Agriculteur et passionné

Fermier de profession et de coeur, François Bourassa cultive le souhait de voir les agriculteurs être reconnus à leur juste valeur. Et pour que ce souhait prenne racine, il n'hésite pas à y investir temps et efforts. Son secret? Aimer ce qu'il fait, tout simplement.
«Il faut que je m'amuse partout où je passe», affirme le président de l'Union des producteurs agricoles (UPA) de l'Estrie depuis cinq ans. Lui-même producteur laitier et acériculteur, il connaît les enjeux que rencontrent les agriculteurs aujourd'hui. Et que ce soit à la Conférence régionale des élus (CRÉ) ou comme membre du conseil d'administration d'Agri-Traçabilité Québec, il souhaite redonner au travail sur la terre ses lettres de noblesse.

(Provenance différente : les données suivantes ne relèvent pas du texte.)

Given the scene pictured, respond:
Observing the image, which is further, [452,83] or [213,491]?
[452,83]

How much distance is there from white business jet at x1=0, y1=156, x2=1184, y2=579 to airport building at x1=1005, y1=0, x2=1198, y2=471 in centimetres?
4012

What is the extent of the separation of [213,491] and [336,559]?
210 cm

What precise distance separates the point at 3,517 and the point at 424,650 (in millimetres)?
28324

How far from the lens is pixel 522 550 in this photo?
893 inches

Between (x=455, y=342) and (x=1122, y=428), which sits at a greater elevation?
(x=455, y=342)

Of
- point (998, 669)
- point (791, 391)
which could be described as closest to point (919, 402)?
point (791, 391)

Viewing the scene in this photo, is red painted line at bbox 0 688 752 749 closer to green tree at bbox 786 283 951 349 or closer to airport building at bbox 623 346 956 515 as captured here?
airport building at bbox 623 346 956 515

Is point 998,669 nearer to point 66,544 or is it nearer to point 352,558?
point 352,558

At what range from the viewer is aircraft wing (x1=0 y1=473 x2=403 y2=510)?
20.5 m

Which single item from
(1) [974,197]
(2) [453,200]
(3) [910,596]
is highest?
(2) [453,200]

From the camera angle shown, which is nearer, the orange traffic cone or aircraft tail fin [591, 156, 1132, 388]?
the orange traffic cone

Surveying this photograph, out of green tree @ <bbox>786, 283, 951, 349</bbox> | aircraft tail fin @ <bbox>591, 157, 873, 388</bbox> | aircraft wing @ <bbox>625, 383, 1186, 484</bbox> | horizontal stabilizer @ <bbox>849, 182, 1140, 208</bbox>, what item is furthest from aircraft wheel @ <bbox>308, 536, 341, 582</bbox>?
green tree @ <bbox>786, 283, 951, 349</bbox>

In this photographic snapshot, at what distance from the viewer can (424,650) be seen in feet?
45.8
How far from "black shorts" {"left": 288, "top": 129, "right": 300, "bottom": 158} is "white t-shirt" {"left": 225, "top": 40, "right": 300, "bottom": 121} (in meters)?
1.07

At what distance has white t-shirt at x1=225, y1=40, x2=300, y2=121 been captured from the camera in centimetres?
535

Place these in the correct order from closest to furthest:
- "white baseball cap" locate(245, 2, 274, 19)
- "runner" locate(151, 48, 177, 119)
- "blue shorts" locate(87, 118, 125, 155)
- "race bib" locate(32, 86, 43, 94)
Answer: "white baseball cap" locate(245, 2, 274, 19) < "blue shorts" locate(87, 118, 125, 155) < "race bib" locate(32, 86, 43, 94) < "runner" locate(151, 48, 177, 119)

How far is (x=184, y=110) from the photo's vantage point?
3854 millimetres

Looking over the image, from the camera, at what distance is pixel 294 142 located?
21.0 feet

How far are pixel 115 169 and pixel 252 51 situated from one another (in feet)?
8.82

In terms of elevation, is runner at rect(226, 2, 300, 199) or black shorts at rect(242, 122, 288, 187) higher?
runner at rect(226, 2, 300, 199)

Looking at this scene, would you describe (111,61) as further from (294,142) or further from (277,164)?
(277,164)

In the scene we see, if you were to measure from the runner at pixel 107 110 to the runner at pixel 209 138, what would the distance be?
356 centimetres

«Ce prix, je le reçois au nom de l'ensemble des producteurs et des productrices agricoles qui font de très longues heures de travail et qui n'ont pas toujours la considération qu'ils méritent», soutient-il.
Peu importe qu'il doive lui-même sacrifier quelques heures de sommeil, l'enjeu en vaut la chandelle. L'objectif est de démystifier le travail d'agriculteur et surtout, de démontrer l'impact qu'un cultivateur peut avoir bien au-delà de son champ.
«La reconnaissance et l'importance économique des agriculteurs, ce n'est pas un réflexe chez les élus», constate-t-il. Ni au sein de la population, qui n'arrive pas toujours à s'imaginer le long chemin qu'a parcouru un produit avant de se retrouver sur les tablettes d'épicerie.
L'agriculture a pourtant plus d'une fonction. «D'abord, on est des jardiniers du paysage, on occupe le territoire et on sert à nourrir la population», énumère M. Bourassa, avant de donner un exemple concret. «C'est à cause des agriculteurs qu'on a de si beaux paysages en Estrie, qu'il y a des percées. Sinon, imaginez la route entre Bolton et Sutton, ce ne serait que de la forêt», dit-il.
La réputation qui précède les producteurs agricoles n'est pas pourtant pas celle d'experts jardiniers.
«En agriculture comme dans les autres secteurs, il y a quelques cowboys. Mais la très grande majorité des agriculteurs prennent soin de leur sol, de leur eau, de leurs animaux. Les quelques écarts de conduite de certains font en sorte qu'ils ont toute l'attention», dénonce-t-il.
Le pouvoir de la solidarité
Si François Bourassa tient à rapprocher le producteur agricole du consommateur, c'est qu'il est convaincu que ce dernier a un pouvoir. «Le vote le plus important que tu peux faire, c'est le dollar que tu dépenses», juge-t-il.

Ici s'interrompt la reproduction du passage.